▶ The exercise:
Format the material below as a JSON list of strings, with one string per line and blank lines omitted.
## Start
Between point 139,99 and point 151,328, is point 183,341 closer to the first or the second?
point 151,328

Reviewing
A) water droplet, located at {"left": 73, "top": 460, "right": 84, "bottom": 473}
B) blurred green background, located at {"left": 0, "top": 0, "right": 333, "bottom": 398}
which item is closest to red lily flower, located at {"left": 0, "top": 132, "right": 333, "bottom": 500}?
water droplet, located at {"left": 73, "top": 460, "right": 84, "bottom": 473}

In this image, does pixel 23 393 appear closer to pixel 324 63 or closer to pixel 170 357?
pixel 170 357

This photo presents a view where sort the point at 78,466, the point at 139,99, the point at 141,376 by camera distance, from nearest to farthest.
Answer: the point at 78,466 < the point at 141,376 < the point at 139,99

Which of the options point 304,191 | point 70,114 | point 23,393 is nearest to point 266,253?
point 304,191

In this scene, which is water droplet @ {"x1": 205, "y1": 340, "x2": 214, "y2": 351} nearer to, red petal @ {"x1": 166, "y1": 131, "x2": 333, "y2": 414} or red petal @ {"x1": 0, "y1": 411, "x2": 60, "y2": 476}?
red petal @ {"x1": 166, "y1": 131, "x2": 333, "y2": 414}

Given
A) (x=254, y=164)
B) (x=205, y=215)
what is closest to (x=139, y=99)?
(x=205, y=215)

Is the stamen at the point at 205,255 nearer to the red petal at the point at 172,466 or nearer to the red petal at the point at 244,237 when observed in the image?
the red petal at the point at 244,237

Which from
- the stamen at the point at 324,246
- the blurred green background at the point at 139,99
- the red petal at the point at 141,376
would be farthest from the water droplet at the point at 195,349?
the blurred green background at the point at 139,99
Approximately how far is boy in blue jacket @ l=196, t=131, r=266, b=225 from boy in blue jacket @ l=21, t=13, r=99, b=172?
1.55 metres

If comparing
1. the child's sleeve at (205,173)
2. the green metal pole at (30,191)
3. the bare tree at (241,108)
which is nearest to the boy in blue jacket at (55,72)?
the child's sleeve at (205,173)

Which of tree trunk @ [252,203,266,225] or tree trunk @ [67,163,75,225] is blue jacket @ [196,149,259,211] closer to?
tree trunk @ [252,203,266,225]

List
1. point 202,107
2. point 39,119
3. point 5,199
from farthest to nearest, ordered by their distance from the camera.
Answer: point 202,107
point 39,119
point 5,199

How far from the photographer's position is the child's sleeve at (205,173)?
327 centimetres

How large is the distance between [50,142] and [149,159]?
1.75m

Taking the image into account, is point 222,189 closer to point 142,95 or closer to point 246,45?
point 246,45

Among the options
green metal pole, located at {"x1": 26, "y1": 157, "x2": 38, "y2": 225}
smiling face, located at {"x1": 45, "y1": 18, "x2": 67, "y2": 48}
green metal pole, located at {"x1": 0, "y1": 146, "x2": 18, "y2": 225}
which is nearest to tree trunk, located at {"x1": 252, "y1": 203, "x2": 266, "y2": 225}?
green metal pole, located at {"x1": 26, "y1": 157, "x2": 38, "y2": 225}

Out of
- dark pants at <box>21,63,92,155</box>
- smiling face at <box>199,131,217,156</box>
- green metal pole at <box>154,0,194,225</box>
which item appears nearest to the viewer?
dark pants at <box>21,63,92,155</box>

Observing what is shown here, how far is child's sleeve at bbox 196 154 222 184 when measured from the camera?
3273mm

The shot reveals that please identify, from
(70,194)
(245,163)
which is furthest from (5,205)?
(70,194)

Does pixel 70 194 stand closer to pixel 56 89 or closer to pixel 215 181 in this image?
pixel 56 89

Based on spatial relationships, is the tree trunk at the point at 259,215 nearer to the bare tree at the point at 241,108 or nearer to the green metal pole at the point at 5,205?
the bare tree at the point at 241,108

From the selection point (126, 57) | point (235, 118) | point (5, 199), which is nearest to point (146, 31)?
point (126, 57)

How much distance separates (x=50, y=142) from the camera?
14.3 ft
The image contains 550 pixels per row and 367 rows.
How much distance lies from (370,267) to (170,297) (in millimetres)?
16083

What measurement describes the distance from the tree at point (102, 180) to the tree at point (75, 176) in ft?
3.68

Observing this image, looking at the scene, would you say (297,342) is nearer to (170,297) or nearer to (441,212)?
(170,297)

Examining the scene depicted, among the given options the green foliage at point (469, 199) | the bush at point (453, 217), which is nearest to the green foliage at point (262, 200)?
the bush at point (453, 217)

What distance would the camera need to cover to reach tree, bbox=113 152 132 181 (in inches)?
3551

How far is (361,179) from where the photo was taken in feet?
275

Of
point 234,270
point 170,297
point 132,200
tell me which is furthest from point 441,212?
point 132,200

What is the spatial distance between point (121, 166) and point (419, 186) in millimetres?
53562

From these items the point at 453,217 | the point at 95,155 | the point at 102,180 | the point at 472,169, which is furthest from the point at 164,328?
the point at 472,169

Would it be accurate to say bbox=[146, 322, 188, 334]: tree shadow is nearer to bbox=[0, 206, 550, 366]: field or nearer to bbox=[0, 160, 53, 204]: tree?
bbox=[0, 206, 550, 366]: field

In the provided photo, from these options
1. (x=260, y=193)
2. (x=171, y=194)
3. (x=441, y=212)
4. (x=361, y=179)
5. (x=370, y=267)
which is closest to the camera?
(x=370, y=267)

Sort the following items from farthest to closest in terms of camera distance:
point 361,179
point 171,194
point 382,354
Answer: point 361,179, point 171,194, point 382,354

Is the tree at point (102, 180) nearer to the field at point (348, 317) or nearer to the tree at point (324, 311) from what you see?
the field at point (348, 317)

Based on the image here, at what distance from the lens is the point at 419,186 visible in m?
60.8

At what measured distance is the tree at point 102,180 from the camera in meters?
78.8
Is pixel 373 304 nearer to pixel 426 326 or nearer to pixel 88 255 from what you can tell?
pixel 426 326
## End
▶ Task answer:
[
  "Between point 139,99 and point 151,328, is point 183,341 closer to the first or the second?",
  "point 151,328",
  "Reviewing",
  "A) water droplet, located at {\"left\": 73, \"top\": 460, \"right\": 84, \"bottom\": 473}",
  "B) blurred green background, located at {\"left\": 0, \"top\": 0, \"right\": 333, \"bottom\": 398}",
  "which item is closest to red lily flower, located at {\"left\": 0, \"top\": 132, \"right\": 333, \"bottom\": 500}?",
  "water droplet, located at {\"left\": 73, \"top\": 460, \"right\": 84, \"bottom\": 473}",
  "In this image, does pixel 23 393 appear closer to pixel 324 63 or closer to pixel 170 357?",
  "pixel 170 357",
  "This photo presents a view where sort the point at 78,466, the point at 139,99, the point at 141,376 by camera distance, from nearest to farthest.",
  "Answer: the point at 78,466 < the point at 141,376 < the point at 139,99",
  "Which of the options point 304,191 | point 70,114 | point 23,393 is nearest to point 266,253?",
  "point 304,191",
  "In this scene, which is water droplet @ {\"x1\": 205, \"y1\": 340, \"x2\": 214, \"y2\": 351} nearer to, red petal @ {\"x1\": 166, \"y1\": 131, \"x2\": 333, \"y2\": 414} or red petal @ {\"x1\": 0, \"y1\": 411, \"x2\": 60, \"y2\": 476}?",
  "red petal @ {\"x1\": 166, \"y1\": 131, \"x2\": 333, \"y2\": 414}",
  "Given",
  "A) (x=254, y=164)",
  "B) (x=205, y=215)",
  "what is closest to (x=139, y=99)?",
  "(x=205, y=215)",
  "Is the stamen at the point at 205,255 nearer to the red petal at the point at 172,466 or nearer to the red petal at the point at 244,237 when observed in the image?",
  "the red petal at the point at 244,237",
  "Which from",
  "- the stamen at the point at 324,246",
  "- the blurred green background at the point at 139,99",
  "- the red petal at the point at 141,376",
  "would be farthest from the water droplet at the point at 195,349?",
  "the blurred green background at the point at 139,99",
  "Approximately how far is boy in blue jacket @ l=196, t=131, r=266, b=225 from boy in blue jacket @ l=21, t=13, r=99, b=172?",
  "1.55 metres",
  "If comparing",
  "1. the child's sleeve at (205,173)",
  "2. the green metal pole at (30,191)",
  "3. the bare tree at (241,108)",
  "which is nearest to the boy in blue jacket at (55,72)?",
  "the child's sleeve at (205,173)",
  "Which of tree trunk @ [252,203,266,225] or tree trunk @ [67,163,75,225] is blue jacket @ [196,149,259,211] closer to?",
  "tree trunk @ [252,203,266,225]",
  "List",
  "1. point 202,107",
  "2. point 39,119",
  "3. point 5,199",
  "from farthest to nearest, ordered by their distance from the camera.",
  "Answer: point 202,107",
  "point 39,119",
  "point 5,199",
  "How far from the photographer's position is the child's sleeve at (205,173)?",
  "327 centimetres",
  "How large is the distance between [50,142] and [149,159]?",
  "1.75m",
  "Taking the image into account, is point 222,189 closer to point 142,95 or closer to point 246,45?",
  "point 246,45",
  "Among the options",
  "green metal pole, located at {\"x1\": 26, \"y1\": 157, \"x2\": 38, \"y2\": 225}",
  "smiling face, located at {\"x1\": 45, \"y1\": 18, \"x2\": 67, \"y2\": 48}",
  "green metal pole, located at {\"x1\": 0, \"y1\": 146, \"x2\": 18, \"y2\": 225}",
  "which is nearest to tree trunk, located at {\"x1\": 252, \"y1\": 203, \"x2\": 266, \"y2\": 225}?",
  "green metal pole, located at {\"x1\": 26, \"y1\": 157, \"x2\": 38, \"y2\": 225}",
  "Out of",
  "- dark pants at <box>21,63,92,155</box>",
  "- smiling face at <box>199,131,217,156</box>",
  "- green metal pole at <box>154,0,194,225</box>",
  "which item appears nearest to the viewer?",
  "dark pants at <box>21,63,92,155</box>",
  "Observing what is shown here, how far is child's sleeve at bbox 196 154 222 184 when measured from the camera?",
  "3273mm",
  "The shot reveals that please identify, from",
  "(70,194)",
  "(245,163)",
  "which is furthest from (5,205)?",
  "(70,194)",
  "Does pixel 70 194 stand closer to pixel 56 89 or closer to pixel 215 181 in this image?",
  "pixel 56 89",
  "Based on spatial relationships, is the tree trunk at the point at 259,215 nearer to the bare tree at the point at 241,108 or nearer to the green metal pole at the point at 5,205?",
  "the bare tree at the point at 241,108",
  "From the selection point (126, 57) | point (235, 118) | point (5, 199), which is nearest to point (146, 31)?",
  "point (126, 57)",
  "How much distance separates (x=50, y=142) from the camera?",
  "14.3 ft",
  "The image contains 550 pixels per row and 367 rows.",
  "How much distance lies from (370,267) to (170,297) (in millimetres)?",
  "16083",
  "What measurement describes the distance from the tree at point (102, 180) to the tree at point (75, 176) in ft?",
  "3.68",
  "Observing this image, looking at the scene, would you say (297,342) is nearer to (170,297) or nearer to (441,212)?",
  "(170,297)",
  "Examining the scene depicted, among the given options the green foliage at point (469, 199) | the bush at point (453, 217), which is nearest to the green foliage at point (262, 200)?",
  "the bush at point (453, 217)",
  "What distance would the camera need to cover to reach tree, bbox=113 152 132 181 (in inches)?",
  "3551",
  "How far is (361,179) from where the photo was taken in feet?",
  "275",
  "Of",
  "point 234,270",
  "point 170,297",
  "point 132,200",
  "tell me which is furthest from point 441,212?",
  "point 132,200",
  "What is the spatial distance between point (121, 166) and point (419, 186) in millimetres?",
  "53562",
  "From these items the point at 453,217 | the point at 95,155 | the point at 102,180 | the point at 472,169, which is furthest from the point at 164,328?",
  "the point at 472,169",
  "Would it be accurate to say bbox=[146, 322, 188, 334]: tree shadow is nearer to bbox=[0, 206, 550, 366]: field or nearer to bbox=[0, 160, 53, 204]: tree?",
  "bbox=[0, 206, 550, 366]: field",
  "In the provided photo, from these options",
  "1. (x=260, y=193)",
  "2. (x=171, y=194)",
  "3. (x=441, y=212)",
  "4. (x=361, y=179)",
  "5. (x=370, y=267)",
  "which is closest to the camera?",
  "(x=370, y=267)",
  "Sort the following items from farthest to closest in terms of camera distance:",
  "point 361,179",
  "point 171,194",
  "point 382,354",
  "Answer: point 361,179, point 171,194, point 382,354",
  "Is the tree at point (102, 180) nearer to the field at point (348, 317) or nearer to the tree at point (324, 311) from what you see?",
  "the field at point (348, 317)",
  "Based on the image here, at what distance from the lens is the point at 419,186 visible in m?",
  "60.8",
  "At what measured distance is the tree at point 102,180 from the camera in meters?",
  "78.8",
  "Is pixel 373 304 nearer to pixel 426 326 or nearer to pixel 88 255 from what you can tell?",
  "pixel 426 326"
]